(Beginning of Dataset)

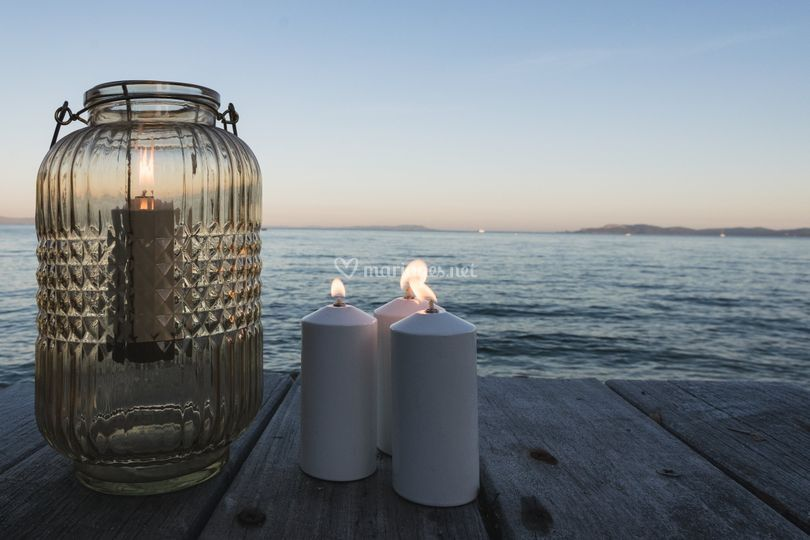 Bougies au bord de mer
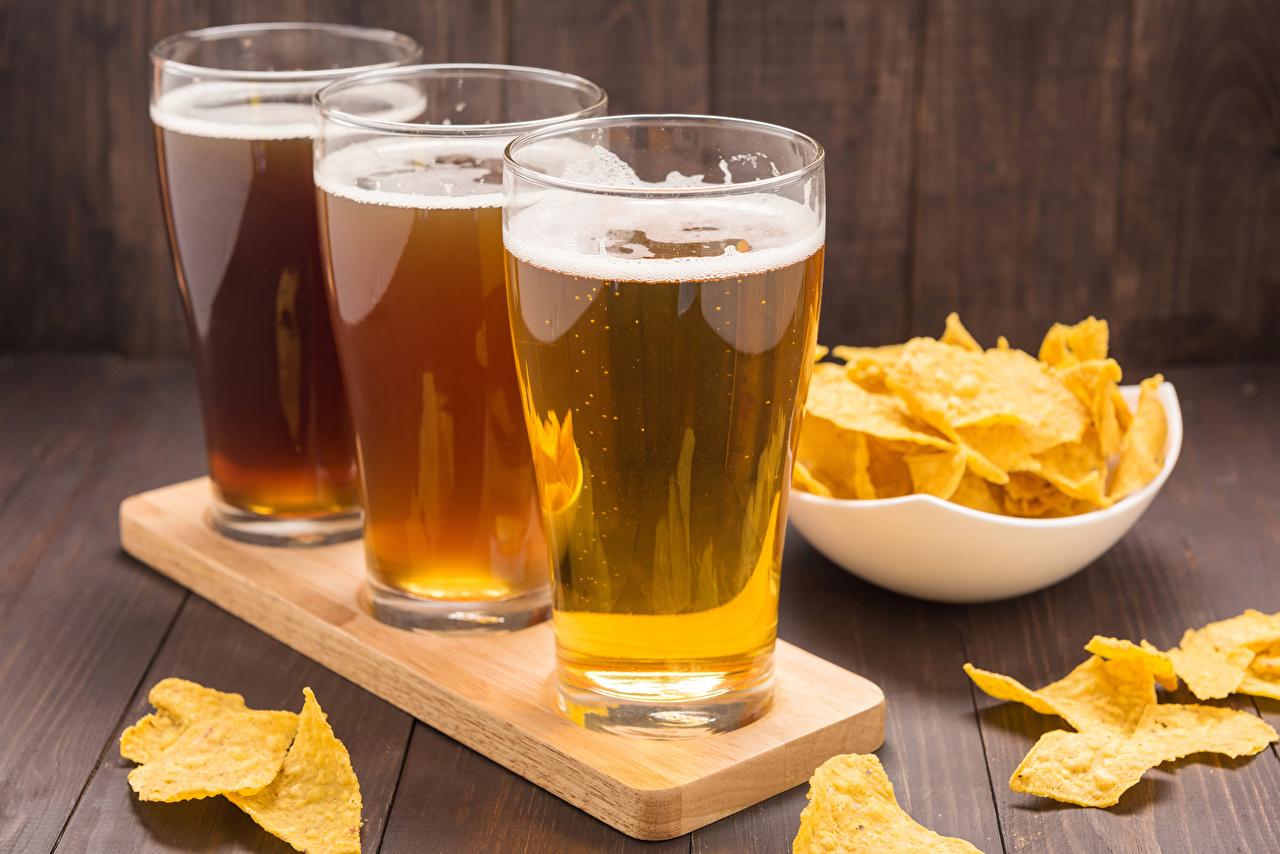 Фотографии Пиво Чипсы Стакан Трое 3 Продукты питания Еда Пища втроем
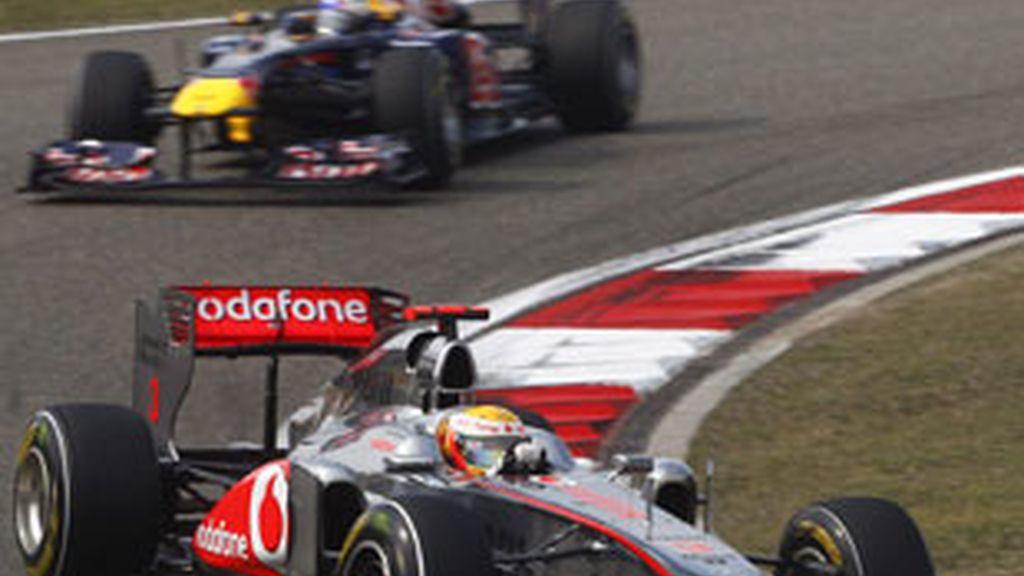 Hamilton logra imponerse a los Red Bull de Vettel y Webber. Foto: EFE.
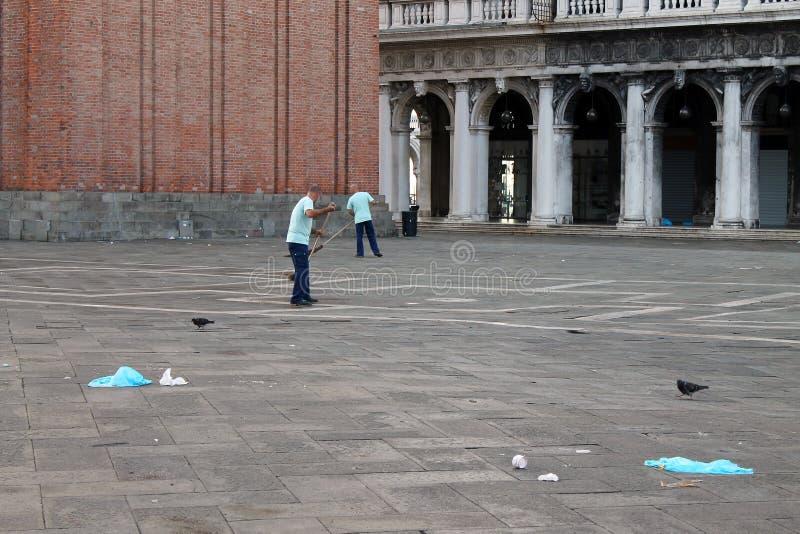 La Plaza de San Marcos vacía en Venecia Italia temprano por la mañana fotografía de archivo libre de regalías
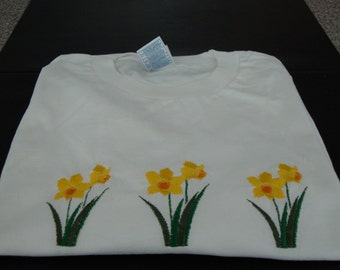 Embroidered daffodil T-shirt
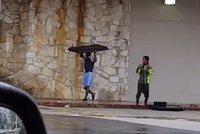 Rabování při povodni: Zloději vtrhli do obchoďáků, převlékají se i za hasiče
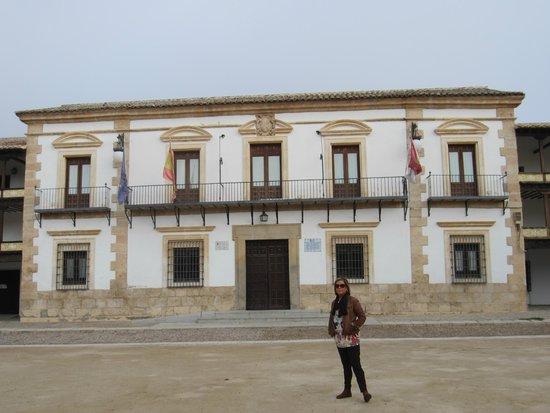 Hotel A Posada : Plaza Mayor Tembleque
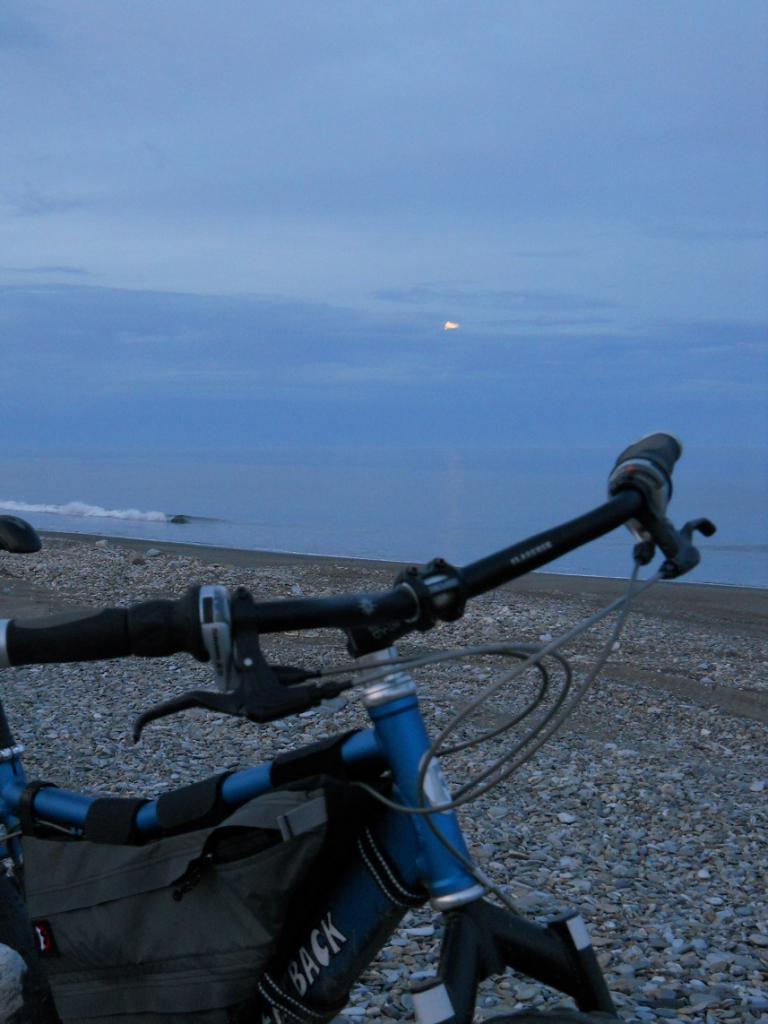 Daily fatbike pic thread-7-moon-fatback.jpg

(End of Dataset)

Through the line containing "Rabování při povodni: Zloději" and no further, restate the data above word for word from its first line, leaving out pictures.

 Bougies au bord de mer
 Фотографии Пиво Чипсы Стакан Трое 3 Продукты питания Еда Пища втроем
 Hamilton logra imponerse a los Red Bull de Vettel y Webber. Foto: EFE.
 La Plaza de San Marcos vacía en Venecia Italia temprano por la mañana fotografía de archivo libre de regalías
 Embroidered daffodil T-shirt
 Rabování při povodni: Zloději vtrhli do obchoďáků, převlékají se i za hasiče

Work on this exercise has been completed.